Your task :: Beginning with the line that contains "A classroom facing a podium and screen", retype the entries below exactly, ending with the line that contains "White shaker kitchen, warm". Leave out any pictures.

Dataset records ::
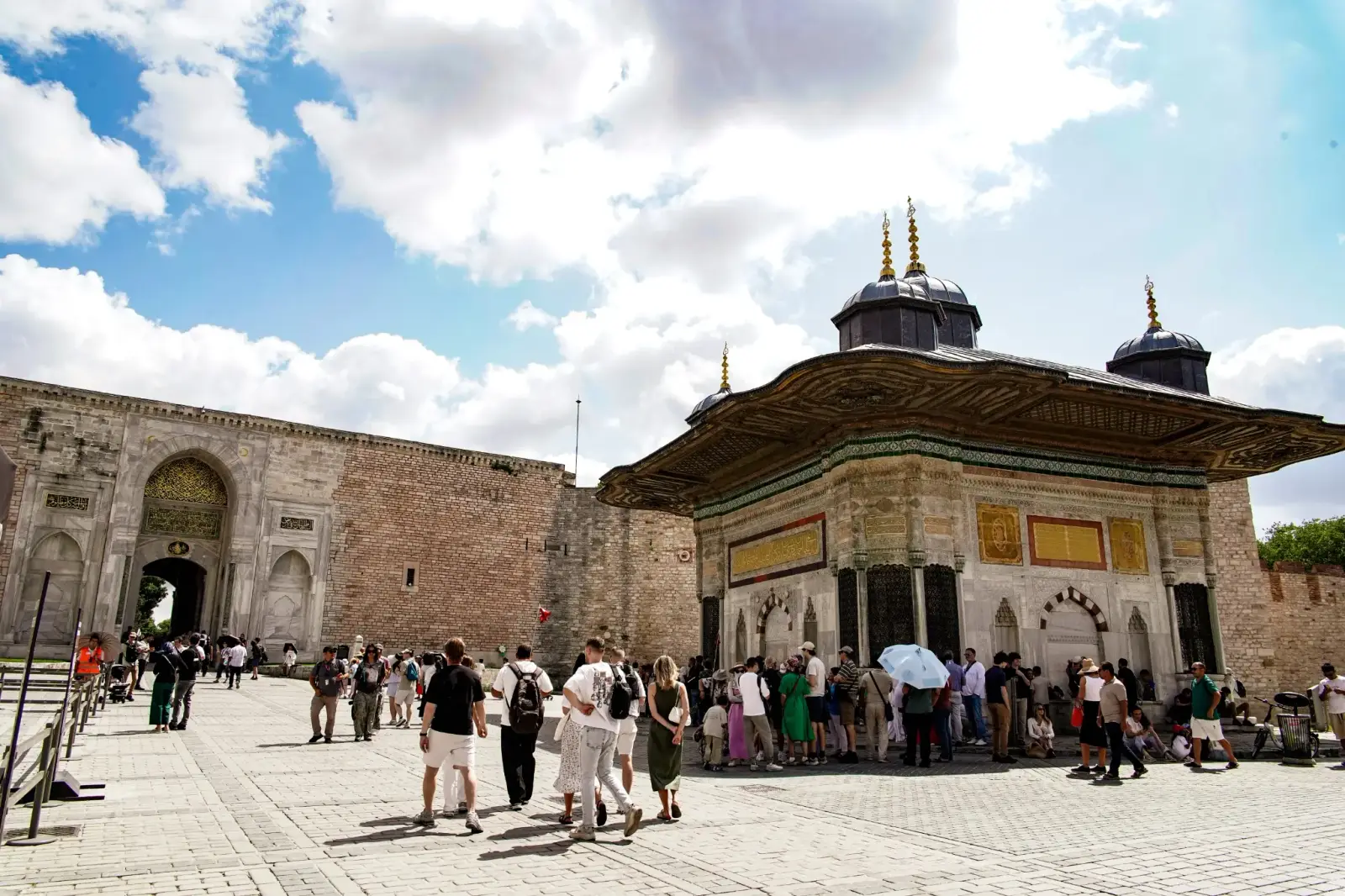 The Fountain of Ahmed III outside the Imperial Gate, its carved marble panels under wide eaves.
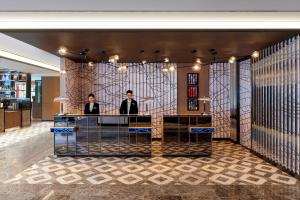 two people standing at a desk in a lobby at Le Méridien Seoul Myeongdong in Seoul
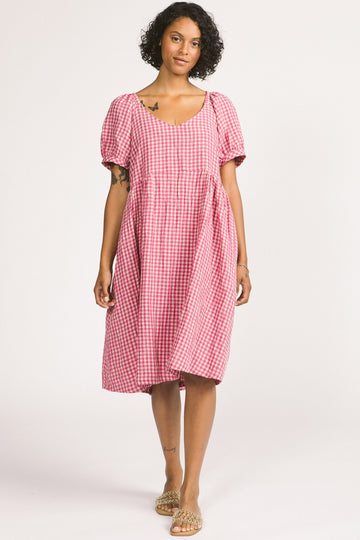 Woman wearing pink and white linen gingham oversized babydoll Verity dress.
* * *
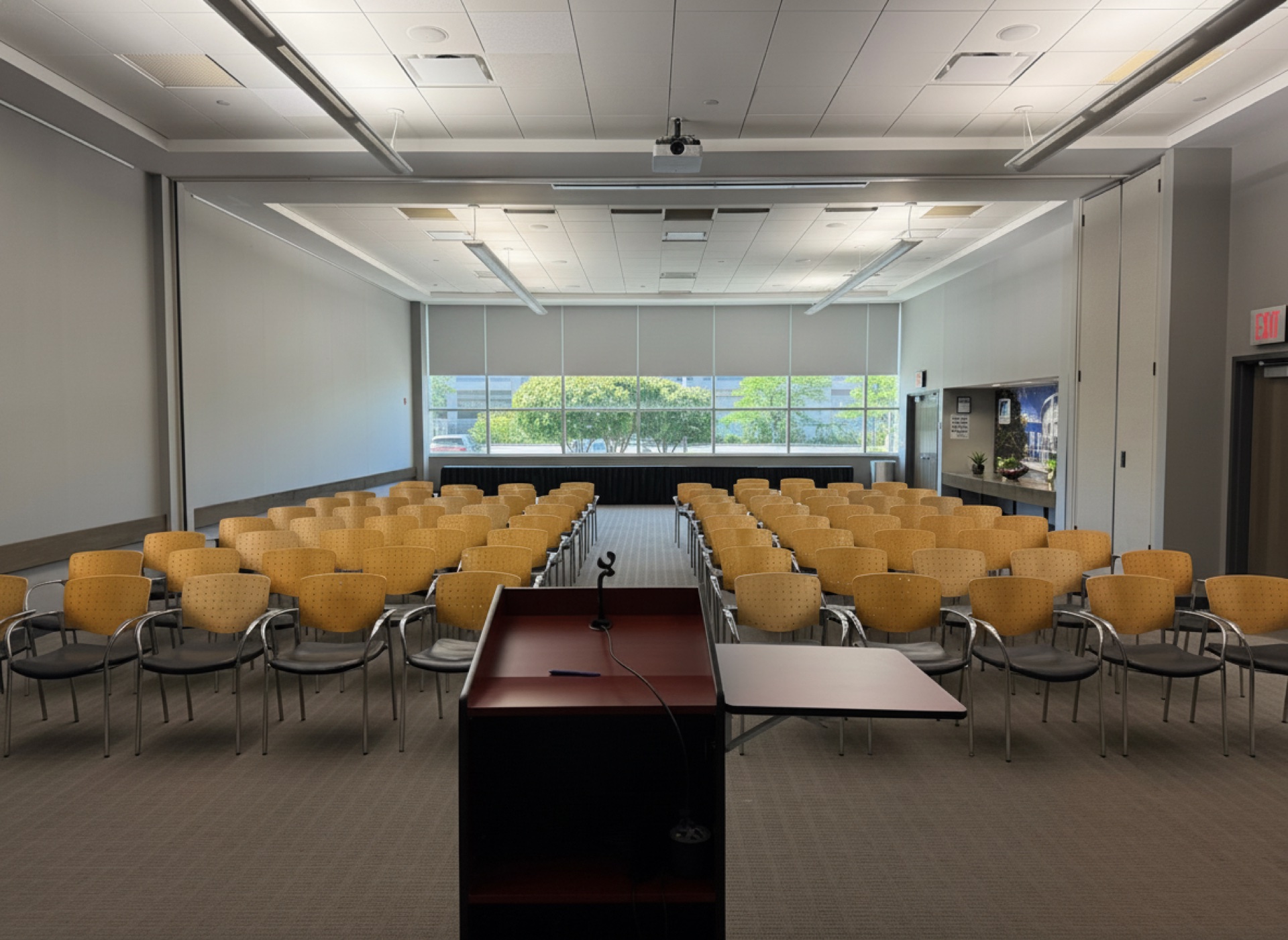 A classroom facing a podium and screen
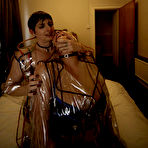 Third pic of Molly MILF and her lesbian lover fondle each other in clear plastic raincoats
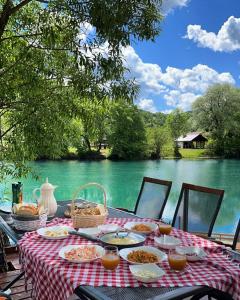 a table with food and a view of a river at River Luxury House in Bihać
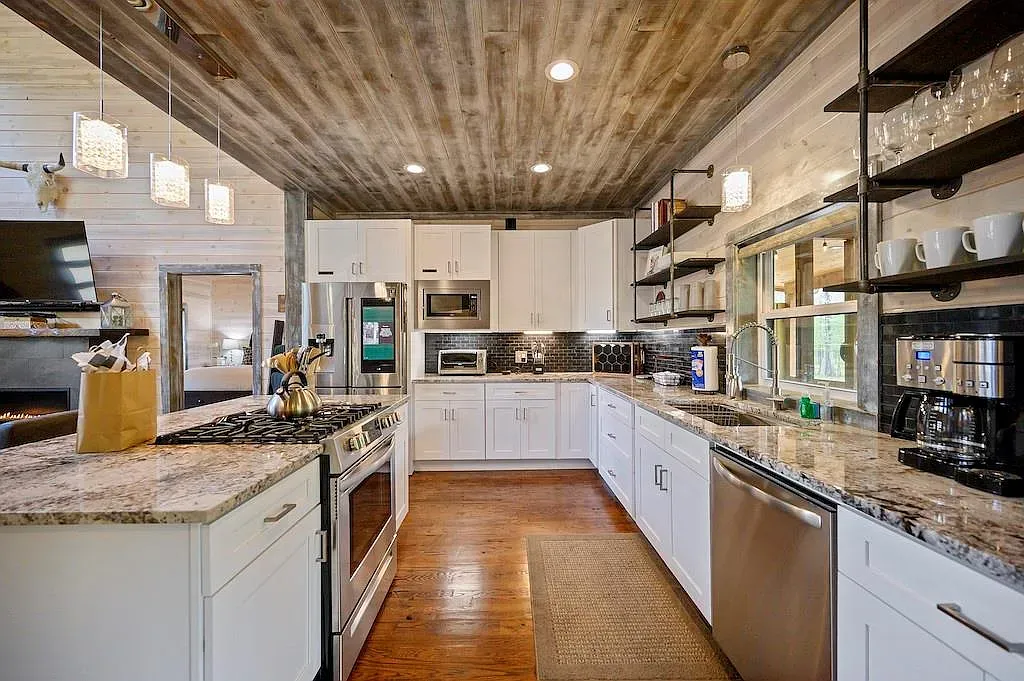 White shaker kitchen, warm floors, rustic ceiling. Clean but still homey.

Task answer ::
 A classroom facing a podium and screen
 Third pic of Molly MILF and her lesbian lover fondle each other in clear plastic raincoats
 a table with food and a view of a river at River Luxury House in Bihać
 White shaker kitchen, warm floors, rustic ceiling. Clean but still homey.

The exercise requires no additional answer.